GEMÄLDEGALERIE, Love Triumphant By Caravaggio

Audio File length: 2.37
English / USA Language: English / USA


Michelangelo Merisi, better known as Caravaggio, was an innovative painter. He was the first to paint directly using a brush, without a preparatory sketch; he perfected the chiaroscuro technique, and struck observers with the vibrant realism of his works. Love Triumphant is one of his most famous paintings.

Caravaggio painted it in Rome between 1602 and 1603 for his patron, Vincenzo Giustiniani.

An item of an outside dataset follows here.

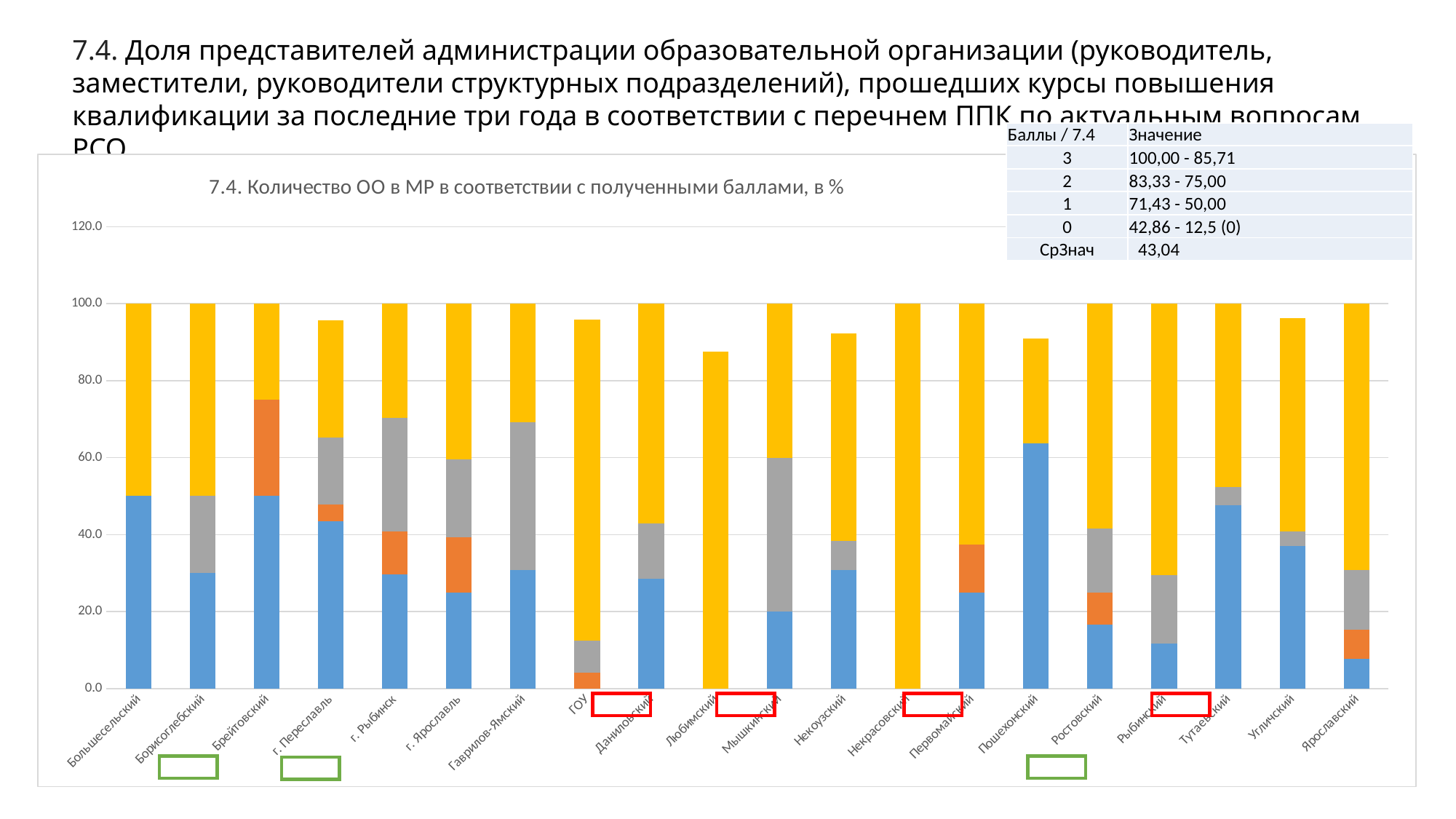
What is the highest value shown on the y axis of the chart? 120.0 How many categories (municipal districts) are shown on the x axis of the chart? 20 Which has the larger blue segment, Большесельский or Борисоглебский? Большесельский What is the title of the chart? 7.4. Количество ОО в МР в соответствии с полученными баллами, в % Is the total height of the bar for Большесельский greater or less than 80? greater What kind of chart is shown on the slide? Stacked bar chart Is the blue segment for Рыбинский greater or less than 20? less Is the blue segment for Пошехонский greater or less than 60? greater Which category has the tallest blue segment? Пошехонский Which has the larger blue segment, Пошехонский or Ярославский? Пошехонский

The theme of the painting is Cupid, the Roman god of erotic love and one of the most frequently portrayed figures of classical mythology. The original title, Amor vincit omnia (“love conquers all”) is from a verse by the poet Virgil.

 

Unlike painters before him, Caravaggio did not idealize the god of love as an innocent little cherub, portraying instead an earthly creature able to awaken desire through a body in flesh and blood.

The model for the young god was a lad from Rome’s lower classes, Francesco Boneri, a servant and lover of the artist for years, who posed for some Caravaggio’s other well-known paintings, including the famous John the Baptist.

Here in Love Triumphant he is painted as a 12-year-old, in a provocative pose with his legs spread open, a suggestive expression and sensual flushed cheeks.

The painting, brimming with eroticism, was actually hidden by its owner behind a curtain for some years: whether this was out of a sense of modesty or a desire to highlight its great value is not clear.

 

The musical instruments are portrayed as a still life: if you look closely, you’ll see they are unusable – the lute has five strings, not twelve, while the violin has just two, instead of four. The sheet music, meanwhile, is a homage to Vincenzo Giustiniani, who commissioned the painting: he is believed to have composed the piece himself, as is indicated by the letter V you can see in the incipit.

 

The painting remained in the Giustiniani family until Frederick William III purchased it for the museum, together with another eight works by Caravaggio. Three of these were destroyed during the Second World War, and the remaining five ended up in other museums.

 

An interesting fact: Caravaggio, who was forced to flee from Rome after he killed a man in a duel, was a notoriously hot-tempered character, arrested for fighting on many occasions, so we know a great deal about his private life from the police reports of the time, which have been recently examined.